Public International Law & Policy Group (PILPG) has published a report on the situation in the South Caucasus, arguing that there is a possibility of self-determination via remedial secession for the people of Nagorno-Karabakh (Artsakh).
“Azerbaijan’s refusal to include on the agenda of the ongoing talks Nagorno-Karabakh’s Soviet era autonomous status as a benchmark for the right of the people of Nagorno-Karabakh to self-determination and for discussions between Armenia and Azerbaijan concerning their future fate and status, will be a clear signal of a continued rejection of that right for the people of Nagorno-Karabakh, and this opens the door to the possibility of external self-determination via remedial secession,” the organization says in the report.

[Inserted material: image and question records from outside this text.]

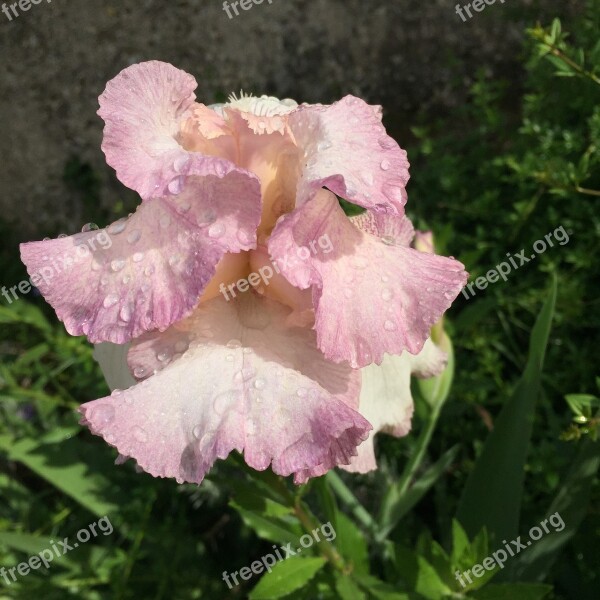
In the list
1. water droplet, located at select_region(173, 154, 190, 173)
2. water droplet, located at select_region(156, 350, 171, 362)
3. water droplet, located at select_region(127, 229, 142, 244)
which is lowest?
water droplet, located at select_region(156, 350, 171, 362)

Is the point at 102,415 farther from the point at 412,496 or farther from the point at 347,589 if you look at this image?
the point at 412,496

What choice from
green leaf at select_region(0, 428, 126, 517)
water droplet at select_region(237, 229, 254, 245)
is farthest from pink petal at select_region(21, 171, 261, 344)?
green leaf at select_region(0, 428, 126, 517)

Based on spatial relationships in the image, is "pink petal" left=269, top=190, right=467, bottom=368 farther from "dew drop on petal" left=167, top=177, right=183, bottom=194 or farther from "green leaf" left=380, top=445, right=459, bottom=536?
"green leaf" left=380, top=445, right=459, bottom=536

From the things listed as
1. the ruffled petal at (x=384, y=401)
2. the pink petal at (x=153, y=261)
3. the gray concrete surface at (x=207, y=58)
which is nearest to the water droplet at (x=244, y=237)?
the pink petal at (x=153, y=261)

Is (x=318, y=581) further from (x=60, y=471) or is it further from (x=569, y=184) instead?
(x=569, y=184)

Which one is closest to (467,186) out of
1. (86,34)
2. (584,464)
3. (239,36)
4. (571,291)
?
(571,291)

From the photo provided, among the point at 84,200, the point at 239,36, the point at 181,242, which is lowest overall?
the point at 84,200

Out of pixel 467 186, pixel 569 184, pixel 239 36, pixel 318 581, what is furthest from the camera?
pixel 239 36
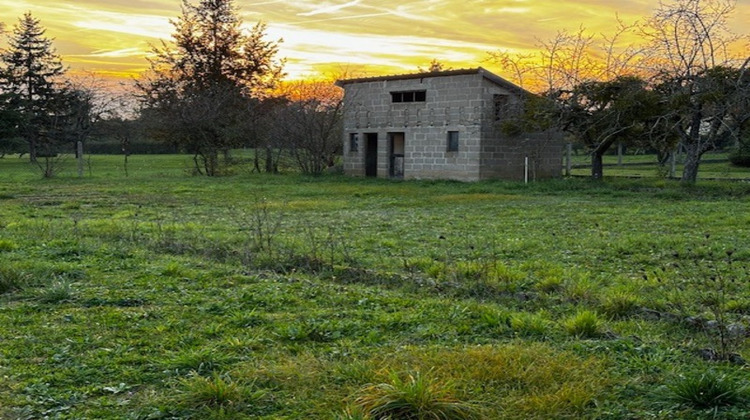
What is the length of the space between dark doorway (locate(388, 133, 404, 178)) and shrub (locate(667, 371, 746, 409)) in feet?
87.8

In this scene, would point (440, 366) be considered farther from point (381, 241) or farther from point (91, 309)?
point (381, 241)

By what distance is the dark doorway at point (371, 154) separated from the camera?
32031 millimetres

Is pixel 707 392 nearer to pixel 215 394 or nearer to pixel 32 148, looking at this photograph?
pixel 215 394

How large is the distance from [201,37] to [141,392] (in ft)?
148

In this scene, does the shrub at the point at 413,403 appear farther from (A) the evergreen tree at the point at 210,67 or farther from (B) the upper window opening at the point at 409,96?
(A) the evergreen tree at the point at 210,67

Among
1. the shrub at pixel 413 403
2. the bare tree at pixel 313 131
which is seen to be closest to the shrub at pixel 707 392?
the shrub at pixel 413 403

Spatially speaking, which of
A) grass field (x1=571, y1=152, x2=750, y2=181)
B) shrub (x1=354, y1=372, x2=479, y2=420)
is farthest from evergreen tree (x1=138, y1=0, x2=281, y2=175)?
shrub (x1=354, y1=372, x2=479, y2=420)

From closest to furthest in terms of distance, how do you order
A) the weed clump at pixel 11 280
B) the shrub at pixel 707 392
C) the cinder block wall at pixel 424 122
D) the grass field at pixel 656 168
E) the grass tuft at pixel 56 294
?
the shrub at pixel 707 392
the grass tuft at pixel 56 294
the weed clump at pixel 11 280
the cinder block wall at pixel 424 122
the grass field at pixel 656 168

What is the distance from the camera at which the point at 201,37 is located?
45.8m

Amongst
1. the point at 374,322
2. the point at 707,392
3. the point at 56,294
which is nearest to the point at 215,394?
the point at 374,322

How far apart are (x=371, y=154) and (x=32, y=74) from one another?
3048 cm

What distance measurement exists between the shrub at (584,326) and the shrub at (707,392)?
1.25 m

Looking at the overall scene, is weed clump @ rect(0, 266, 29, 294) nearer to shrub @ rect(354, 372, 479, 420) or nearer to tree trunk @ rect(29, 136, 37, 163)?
shrub @ rect(354, 372, 479, 420)

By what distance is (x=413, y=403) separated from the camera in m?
3.48
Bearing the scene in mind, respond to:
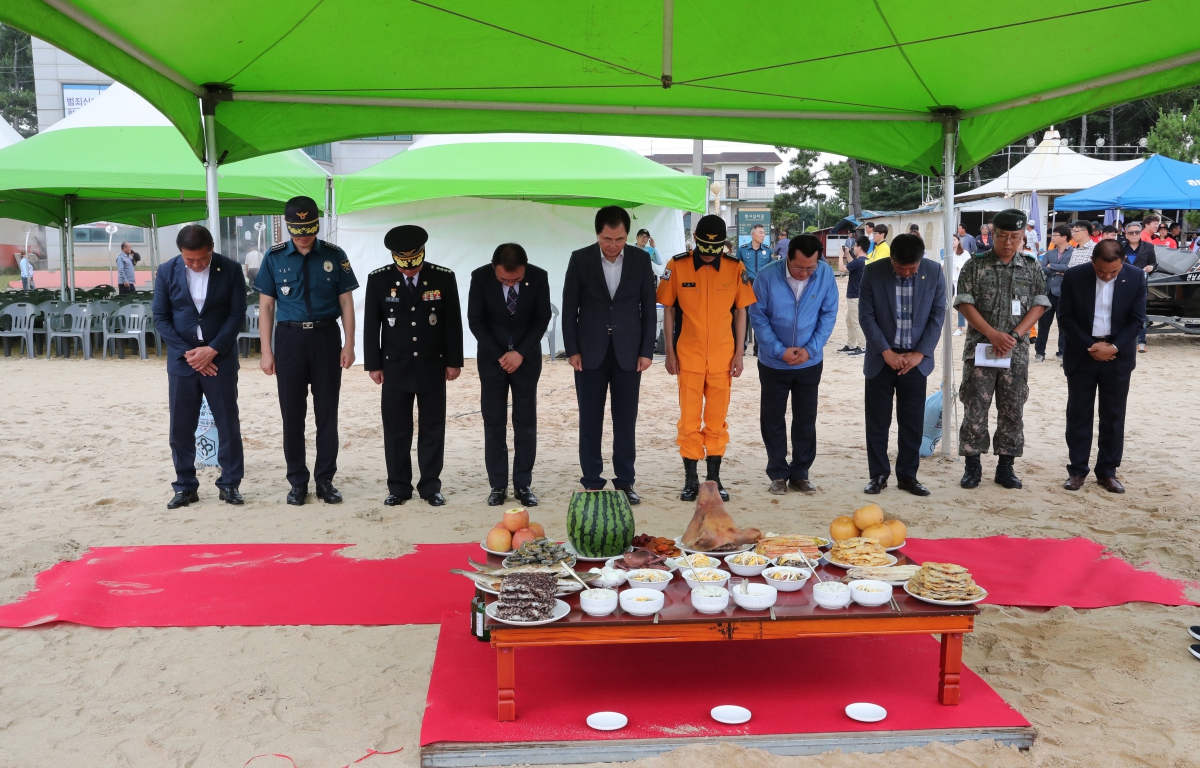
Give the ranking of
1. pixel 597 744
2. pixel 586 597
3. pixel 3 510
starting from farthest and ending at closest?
pixel 3 510 < pixel 586 597 < pixel 597 744

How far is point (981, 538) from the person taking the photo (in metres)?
4.98

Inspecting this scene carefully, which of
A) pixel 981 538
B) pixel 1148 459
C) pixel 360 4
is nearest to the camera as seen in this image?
pixel 360 4

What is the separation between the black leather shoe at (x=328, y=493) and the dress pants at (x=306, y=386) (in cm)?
3

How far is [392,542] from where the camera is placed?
4.93 meters

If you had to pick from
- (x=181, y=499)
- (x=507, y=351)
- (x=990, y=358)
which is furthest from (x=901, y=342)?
(x=181, y=499)

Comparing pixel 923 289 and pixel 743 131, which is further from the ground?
pixel 743 131

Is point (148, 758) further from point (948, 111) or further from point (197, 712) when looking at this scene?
point (948, 111)

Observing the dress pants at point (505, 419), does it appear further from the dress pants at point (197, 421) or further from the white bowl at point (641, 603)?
the white bowl at point (641, 603)

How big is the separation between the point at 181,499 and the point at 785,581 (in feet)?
13.6

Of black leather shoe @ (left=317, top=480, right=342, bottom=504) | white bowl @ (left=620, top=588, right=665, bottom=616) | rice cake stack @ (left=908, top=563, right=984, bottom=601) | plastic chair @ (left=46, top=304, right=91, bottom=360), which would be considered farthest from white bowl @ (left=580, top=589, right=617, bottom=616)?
plastic chair @ (left=46, top=304, right=91, bottom=360)

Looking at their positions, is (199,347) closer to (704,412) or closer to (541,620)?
(704,412)

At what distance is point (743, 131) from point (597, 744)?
4.94 metres

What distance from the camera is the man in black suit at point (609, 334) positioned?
557 centimetres

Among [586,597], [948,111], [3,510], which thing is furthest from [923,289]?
→ [3,510]
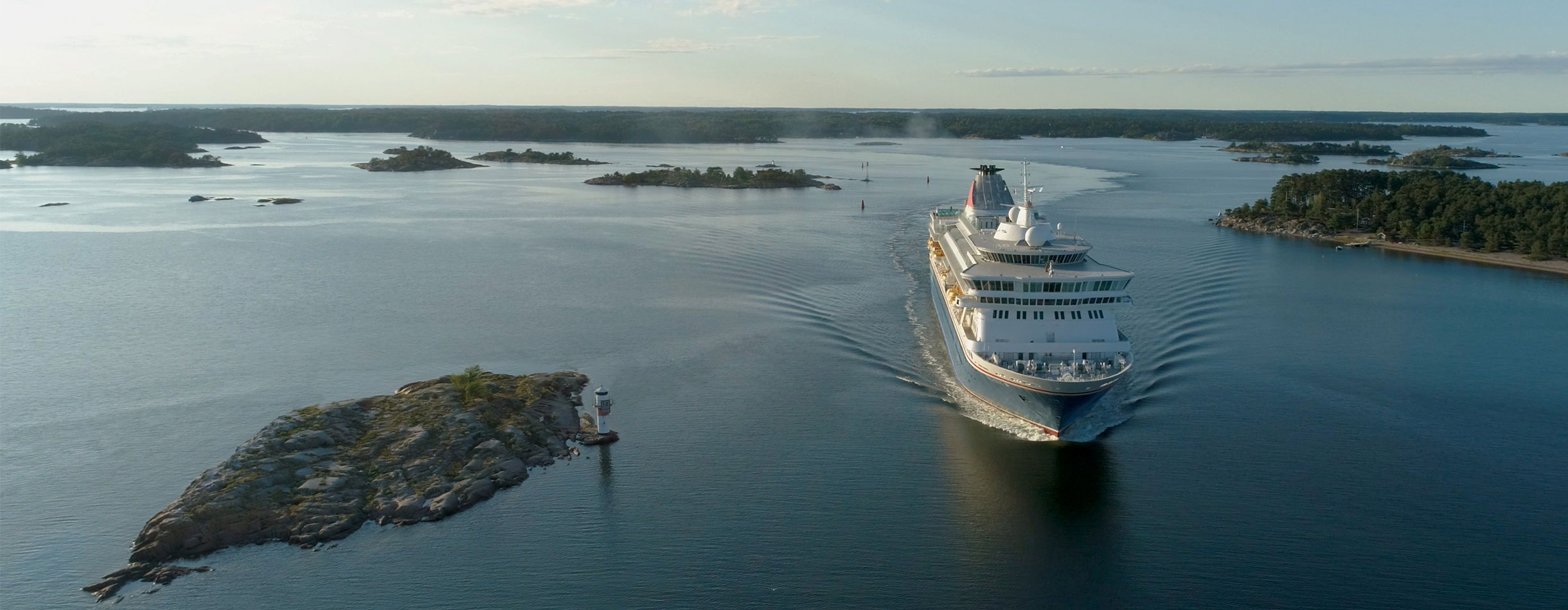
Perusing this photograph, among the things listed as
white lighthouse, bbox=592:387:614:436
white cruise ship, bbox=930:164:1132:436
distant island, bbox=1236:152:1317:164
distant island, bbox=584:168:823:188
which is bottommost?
white lighthouse, bbox=592:387:614:436

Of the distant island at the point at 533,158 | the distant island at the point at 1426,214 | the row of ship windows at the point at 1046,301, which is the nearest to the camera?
the row of ship windows at the point at 1046,301

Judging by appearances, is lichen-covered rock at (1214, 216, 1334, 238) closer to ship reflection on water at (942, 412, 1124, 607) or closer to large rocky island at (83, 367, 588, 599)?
ship reflection on water at (942, 412, 1124, 607)

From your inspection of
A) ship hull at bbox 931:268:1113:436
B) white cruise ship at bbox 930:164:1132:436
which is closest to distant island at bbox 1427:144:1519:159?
white cruise ship at bbox 930:164:1132:436

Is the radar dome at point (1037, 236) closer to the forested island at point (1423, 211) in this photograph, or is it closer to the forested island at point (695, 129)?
the forested island at point (1423, 211)

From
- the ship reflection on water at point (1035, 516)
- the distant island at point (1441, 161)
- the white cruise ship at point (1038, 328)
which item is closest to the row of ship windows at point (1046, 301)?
the white cruise ship at point (1038, 328)

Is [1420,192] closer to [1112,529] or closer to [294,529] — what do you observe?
[1112,529]
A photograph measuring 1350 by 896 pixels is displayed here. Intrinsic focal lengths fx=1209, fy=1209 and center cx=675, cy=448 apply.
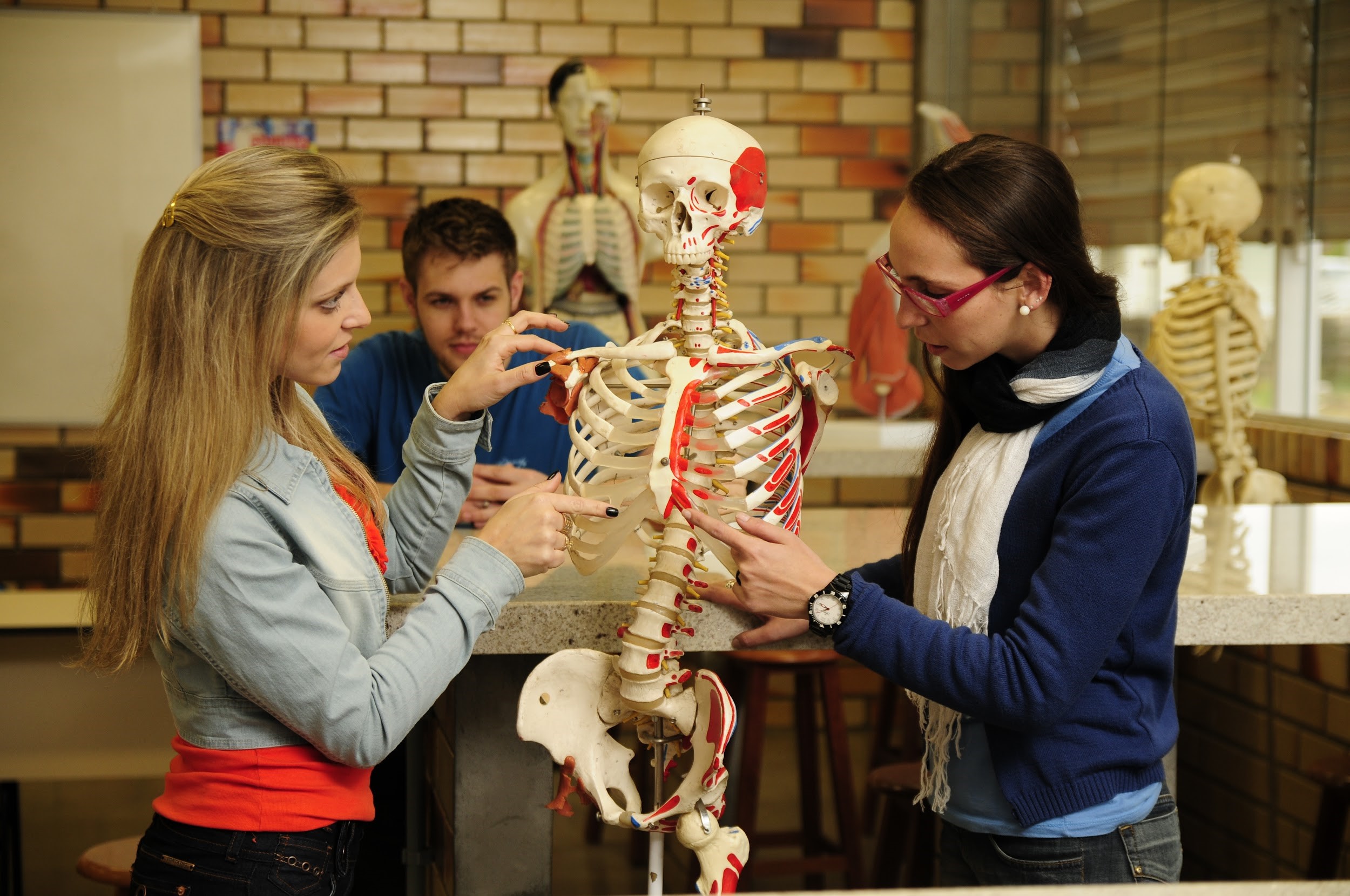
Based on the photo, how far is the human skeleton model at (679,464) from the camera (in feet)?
→ 4.82

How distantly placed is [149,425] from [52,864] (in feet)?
9.13

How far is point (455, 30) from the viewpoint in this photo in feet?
13.9

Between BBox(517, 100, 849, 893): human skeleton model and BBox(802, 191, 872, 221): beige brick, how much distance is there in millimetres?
2996

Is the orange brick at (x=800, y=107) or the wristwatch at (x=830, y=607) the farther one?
the orange brick at (x=800, y=107)

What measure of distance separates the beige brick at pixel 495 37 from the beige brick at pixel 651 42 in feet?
1.12

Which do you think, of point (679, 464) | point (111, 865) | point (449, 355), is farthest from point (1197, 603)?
point (111, 865)

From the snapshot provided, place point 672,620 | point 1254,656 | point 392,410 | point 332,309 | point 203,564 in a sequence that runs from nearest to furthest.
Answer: point 203,564 → point 332,309 → point 672,620 → point 392,410 → point 1254,656

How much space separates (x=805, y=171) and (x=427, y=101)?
54.3 inches

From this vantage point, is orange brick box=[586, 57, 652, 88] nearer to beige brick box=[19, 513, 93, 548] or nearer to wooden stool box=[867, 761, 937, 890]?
beige brick box=[19, 513, 93, 548]

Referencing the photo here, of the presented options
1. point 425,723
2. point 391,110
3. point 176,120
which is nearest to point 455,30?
point 391,110

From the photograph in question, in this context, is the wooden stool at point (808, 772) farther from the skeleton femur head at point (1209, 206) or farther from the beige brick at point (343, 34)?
the beige brick at point (343, 34)

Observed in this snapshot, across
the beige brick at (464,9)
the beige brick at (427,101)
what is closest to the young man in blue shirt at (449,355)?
the beige brick at (427,101)

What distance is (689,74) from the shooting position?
14.3 feet

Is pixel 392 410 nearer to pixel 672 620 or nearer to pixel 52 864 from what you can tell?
pixel 672 620
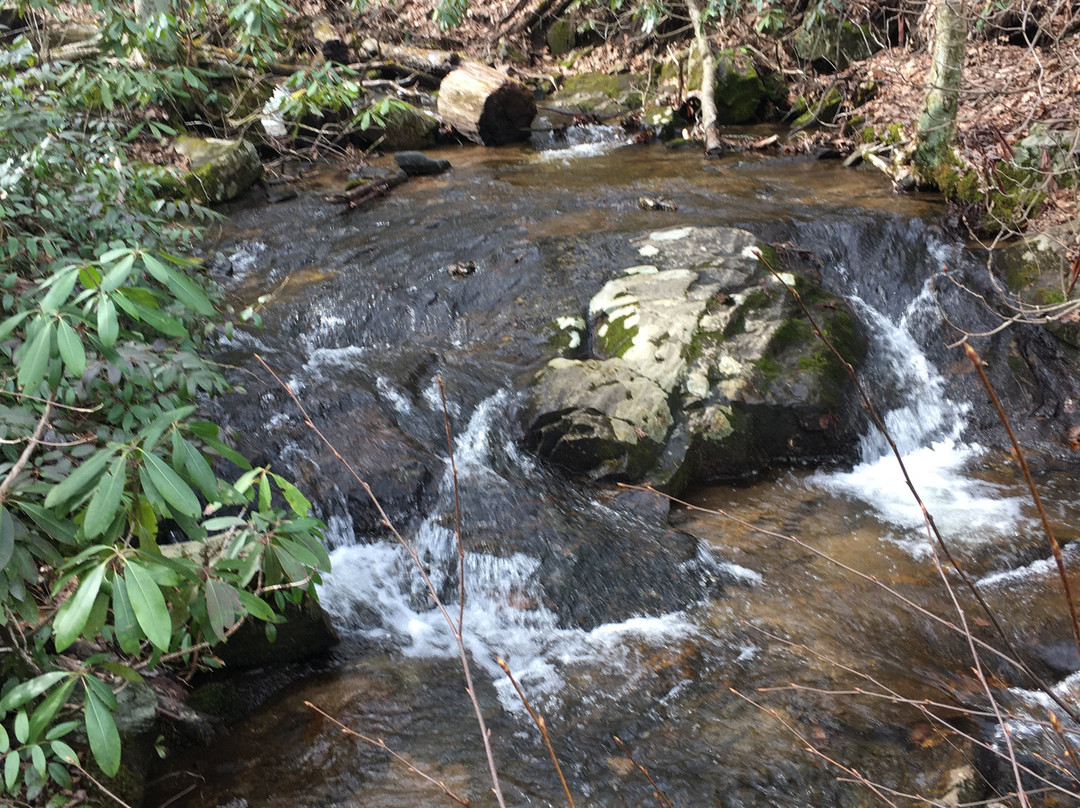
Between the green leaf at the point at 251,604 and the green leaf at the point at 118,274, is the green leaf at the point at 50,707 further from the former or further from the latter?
the green leaf at the point at 118,274

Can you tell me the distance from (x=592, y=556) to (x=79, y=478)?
9.23 feet

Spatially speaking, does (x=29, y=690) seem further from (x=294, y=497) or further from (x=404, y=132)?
(x=404, y=132)

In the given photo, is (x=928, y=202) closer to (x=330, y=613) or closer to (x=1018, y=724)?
(x=1018, y=724)

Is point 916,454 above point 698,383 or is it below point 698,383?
below

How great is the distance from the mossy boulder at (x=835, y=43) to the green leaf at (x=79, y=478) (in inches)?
436

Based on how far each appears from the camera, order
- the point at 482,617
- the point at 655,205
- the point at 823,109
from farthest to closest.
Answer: the point at 823,109, the point at 655,205, the point at 482,617

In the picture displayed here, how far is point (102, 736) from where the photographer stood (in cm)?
186

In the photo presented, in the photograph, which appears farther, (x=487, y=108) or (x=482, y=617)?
(x=487, y=108)

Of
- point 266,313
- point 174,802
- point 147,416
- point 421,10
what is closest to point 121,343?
point 147,416

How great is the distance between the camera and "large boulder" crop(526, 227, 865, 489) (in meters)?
4.86

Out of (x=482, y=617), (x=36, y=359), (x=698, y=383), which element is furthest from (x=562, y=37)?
(x=36, y=359)

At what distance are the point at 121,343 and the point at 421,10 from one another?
14.9 metres

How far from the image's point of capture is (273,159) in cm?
991

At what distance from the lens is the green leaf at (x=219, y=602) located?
2068mm
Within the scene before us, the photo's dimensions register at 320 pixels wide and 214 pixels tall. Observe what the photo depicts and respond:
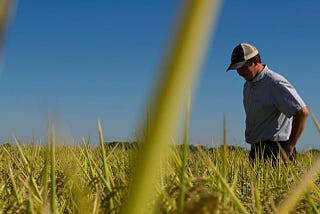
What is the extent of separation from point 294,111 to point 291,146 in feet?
0.97

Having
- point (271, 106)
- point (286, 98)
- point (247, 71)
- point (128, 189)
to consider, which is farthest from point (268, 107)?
point (128, 189)

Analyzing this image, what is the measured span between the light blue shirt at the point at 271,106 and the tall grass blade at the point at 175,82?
3761 mm

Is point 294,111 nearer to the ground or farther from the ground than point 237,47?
nearer to the ground

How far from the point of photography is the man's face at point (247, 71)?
412 cm

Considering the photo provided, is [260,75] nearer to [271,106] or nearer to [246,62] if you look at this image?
[246,62]

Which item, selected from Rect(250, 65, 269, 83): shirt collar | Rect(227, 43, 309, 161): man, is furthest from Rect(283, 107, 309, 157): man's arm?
Rect(250, 65, 269, 83): shirt collar

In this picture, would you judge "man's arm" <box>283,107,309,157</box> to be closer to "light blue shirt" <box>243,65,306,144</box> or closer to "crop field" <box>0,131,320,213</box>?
"light blue shirt" <box>243,65,306,144</box>

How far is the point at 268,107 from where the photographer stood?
13.2 feet

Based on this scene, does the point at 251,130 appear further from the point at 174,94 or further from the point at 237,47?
the point at 174,94

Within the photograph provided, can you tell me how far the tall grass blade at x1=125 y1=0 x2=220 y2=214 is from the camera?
13 centimetres

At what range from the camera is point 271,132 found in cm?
392

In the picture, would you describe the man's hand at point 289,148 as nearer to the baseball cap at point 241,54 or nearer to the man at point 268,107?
→ the man at point 268,107

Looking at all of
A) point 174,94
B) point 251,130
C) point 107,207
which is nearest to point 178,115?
point 174,94

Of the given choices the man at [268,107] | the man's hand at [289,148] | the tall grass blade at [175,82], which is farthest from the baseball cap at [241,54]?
the tall grass blade at [175,82]
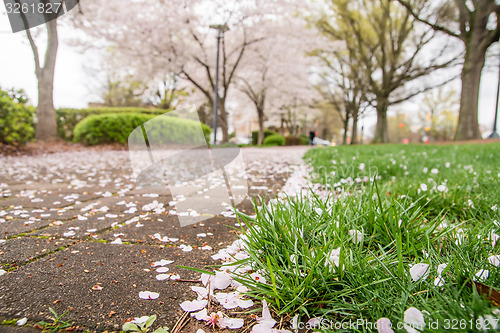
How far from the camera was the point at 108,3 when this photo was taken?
11422 millimetres

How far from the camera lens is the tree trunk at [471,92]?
1126 cm

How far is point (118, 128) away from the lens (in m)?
11.7

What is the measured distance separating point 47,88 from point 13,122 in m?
3.12

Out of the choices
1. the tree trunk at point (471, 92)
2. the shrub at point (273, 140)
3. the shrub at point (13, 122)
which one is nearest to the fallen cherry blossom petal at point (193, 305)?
the shrub at point (13, 122)

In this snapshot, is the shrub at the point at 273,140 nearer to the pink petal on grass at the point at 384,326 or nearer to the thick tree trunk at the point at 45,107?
the thick tree trunk at the point at 45,107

“For a group to be entitled to a right to collectively determine its political destiny, it must possess a focus of identity sufficient for it to attain distinctiveness as a people. The Armenians of Nagorno-Karabakh possess the objective and subjective factors required of a group entitled to the right to self determination.”
The report says that Azerbaijan has a long history of denying Armenians their right to self-determination, and “all indications are that without comprehensive and effective mechanisms negotiated under the auspices of the international community with substantial enforcement mechanisms, not only will this right be denied, but the Armenian people of Nagorno-Karabakh will continue to be subject to gross human rights violations, including ethnic cleansing and forced deportation.”
The principle of self-determination can be exercised internally, through autonomy within the contours of a larger state, or externally, by creating a new state. According to the ICJ decision in Chagos (Legal Consequences of the Separation of the Chagos Archipelago from Mauritius in 1965 – Ed.), while external self-determination can be materialized in cases of decolonization and alien subjugation “the right to self-determination, as a fundamental human right, has a broad scope of application”. The latter suggests that external self-determination may also include remedial secession in cases of systemic oppression. This argument has been proposed also by a number of domestic and international courts and committees. While different views remain on whether external self-determination includes remedial secession, there exists no controversy that internal form of self-determination applies to all peoples.